Если вытянуть руку и положить на гладь горизонта пальцы, то каждый палец равен десяти минутам — так мы отсчитываем расстояние до падения солнца за линию. Никогда не покидай берег сразу после этого: за пределами твоего ви́дения оно еще раз вспыхнет, и небо если наполнено облаками, закат поразит пестрый беззлобный взрыв — от огненного до фиолетового, по брюху и бокам туч.
И здесь, из Тихого океана, в мою сторону дует разной степени прохладности ветер: от нестерпимого, щиплющего зимой, до почти незаметного, сухого летом, и всякий раз одинаковый шум соединяет гармонию, а у картины десять слоев: песка, пены, светлой воды, темной воды, соединения воды и пламени, белого неба, светло-синего неба, золотого огня, темно-синего неба и, наконец, слой ослепительного — сам диск и расползающийся от него влево‐вправо горизонт. Зачарованный глаз еще глядит какое-то время на подвижную живую картинку, вещественное доказательство непрерывности движения, неважности остального, а позади меркнет город, наползает вечер. Кажется, что это такая свирепая жадная пыль, делающая все зернистым и холодным, но потом и вода затягивается пленкой ночи, шумит уже будто бездна, будто вода бесформенна и необходима всем, а потому поглощает любое препятствие; и я выныриваю из нее, как из самой долгой, самой странной исповеди-медитации и думаю: «Что это? Действительно моей головы сейчас коснулась ладонь Бога, и он смыл с меня эти грехи?.. Наделил меня этими смыслами, напомнил, что все же был у начала движения автор, и не мне отрицать его?.. Нет-нет, боюсь я веры, боюсь — ослепит и убьет». Всего сторонюсь, что слишком густым, насыщенным кажется. Тем временем все делается недостоверным по окончании короткого вечернего прозрения, до следующего заката приходит в негодность. Невинность заката обращается в искус ночи: когда чистой душе снова предлагается чем-нибудь запятнать себя, чтобы испытать на вкус, на упругость, на милосердие.
Конец рандомного откровения в минуты заката]
Я еду по загнутому клюву мыса Поинт Лома, к северной стороне, в райончик Оушен-Бич, в маленькую прибрежную полоску, утонувшую в семидесятых, куда лишь в исключительном случае заглядывает наш брат-полицейский, тщательно смываю с себя все следы формы и становлюсь обычным белым пареньком в белой порванной майке, с пустотой постоткровения во взгляде, нежном и мечтательном, словно у семилетнего. Меня может там выдать только акцент, я запираю его на безобразно счастливом лице, в белоснежной улыбке. Иду, одетый в улыбку, шорты, майку, сланцы, по Ньюпорт — улице бездельников, торчков, бездомных, собак, студентов, серферов, влюбленных.
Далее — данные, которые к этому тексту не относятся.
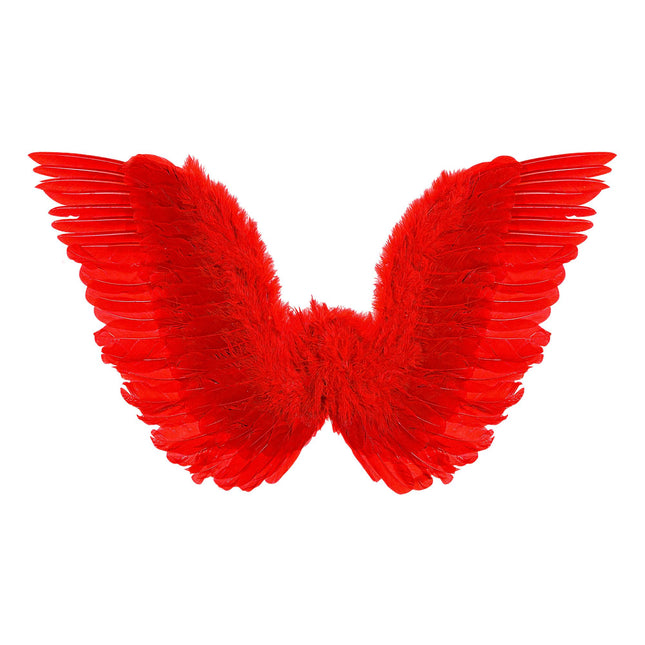 Alas de Halloween Azul Rojo 86cm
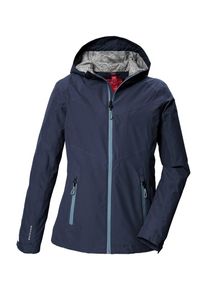 Killtec, Femmes Veste outdoor 'KOS 252', bleu fonc&eacute;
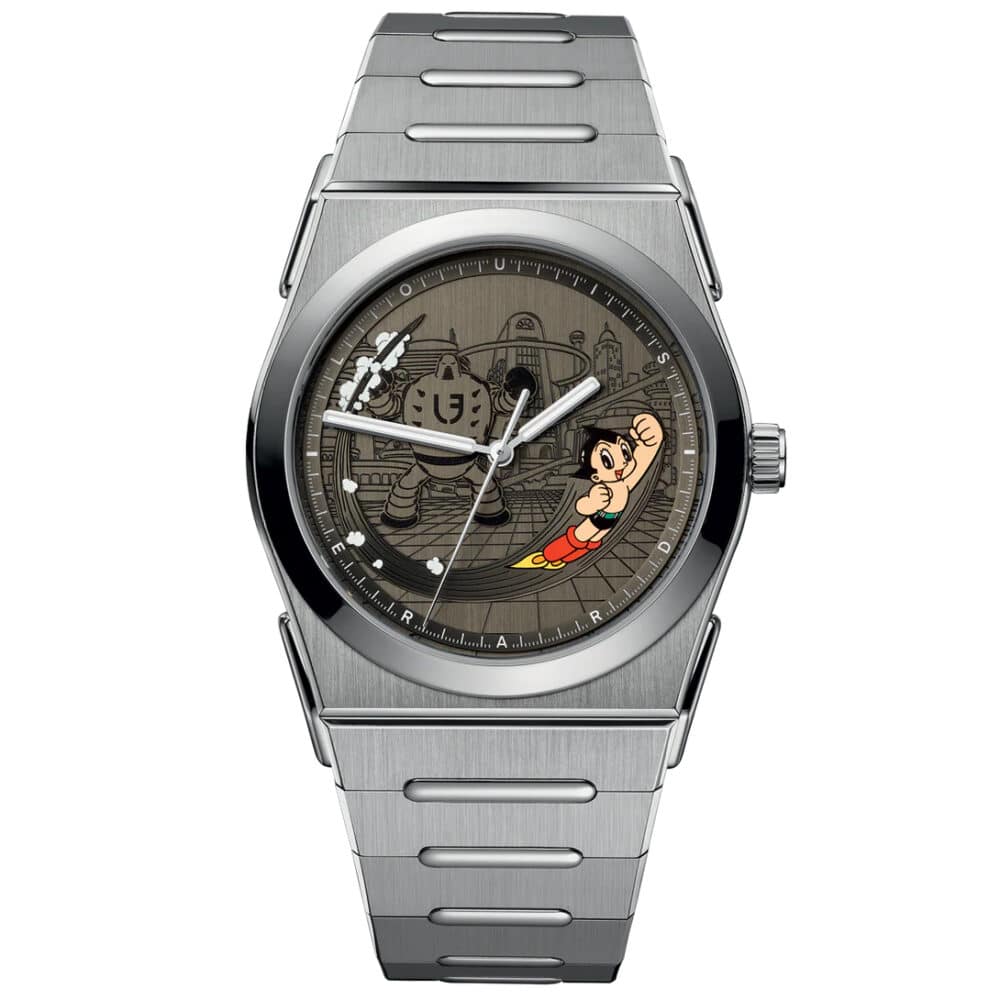 Louis Erard - 2340 Louis Erard x Astro Boy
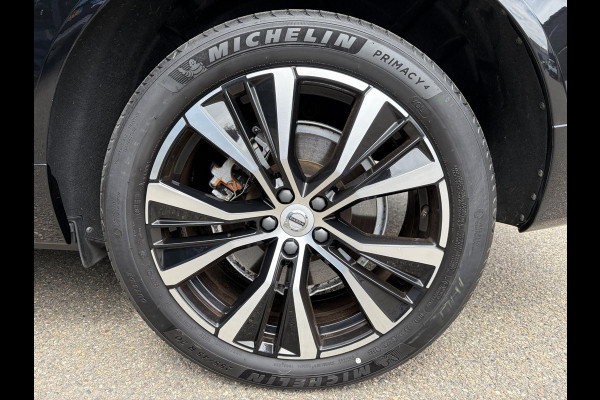 Volvo XC60 2.0 T6 Plug-in hybrid AWD Plus Bright VAN: 44.900,- VOOR: 41.440,- UW WKVOORDEEL: 3.460,- | LONG RANGE | PANORAMA DAK | LEDER STOELEN MET MEM. | STOELVERWARMING VOOR EN ACHTER | HARMAN KARDON | 360 CAMERA | DEALER ONDERHOUDEN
Два-три этажа, не выше, — застройка нашей улочки, а на юге, за моей спиной, вспыхивает шар луны [и начало откровения про луну
, второй хозяйки крови, и если солнце — это широкий, щедрый, представляющий все в форме автор, то луна — неуловимый, понятный на ощупь, с закрытыми глазами ритм; это девушка, развлекающаяся со мной, накрепко завязав мне глаза, попросившая довериться ей, хотя она и так же неопытна, как я. Точно не знаю, красива ли она, молода ли, но знаю, что ее страсть через кожу, прикосновения, ласкающий запах наполняет меня электричеством любви, и во тьме я купаюсь в огненной страсти, словно мне четырнадцать или даже двенадцать: там невинность — это море нефти, способное сгореть за ночь от единственной спички. В меня бросают спичку, и я полыхаю, схожу с ума, я узнаю, что мое желание так огромно (на то я и мужчина), что в нем забываются любые языки, кроме того, на каком могу молить: «Еще, еще!..» Вот что делает со мной луна, и она на моих плечах, когда я скольжу, молодой и обкуренный, на доске к пирсу, который приговорят после очередного шторма к сносу, а был это самый длинный пирс в Калифорнии — тут, в несуразном Оушен-Бич, время чуть относит обратно, во времена настоящей романтической Калифорнии, где была любовь и воля. Тут есть червоточина и тайна — храм посреди грязи и блевотины, и свет в храме сохраняет зажженным женщина, которую я люблю.И это правильно — стремиться к возвращению в прошлое, — потому что в истоках все правильно, верно, благопристойно, а в будущем — искаженно и дурно.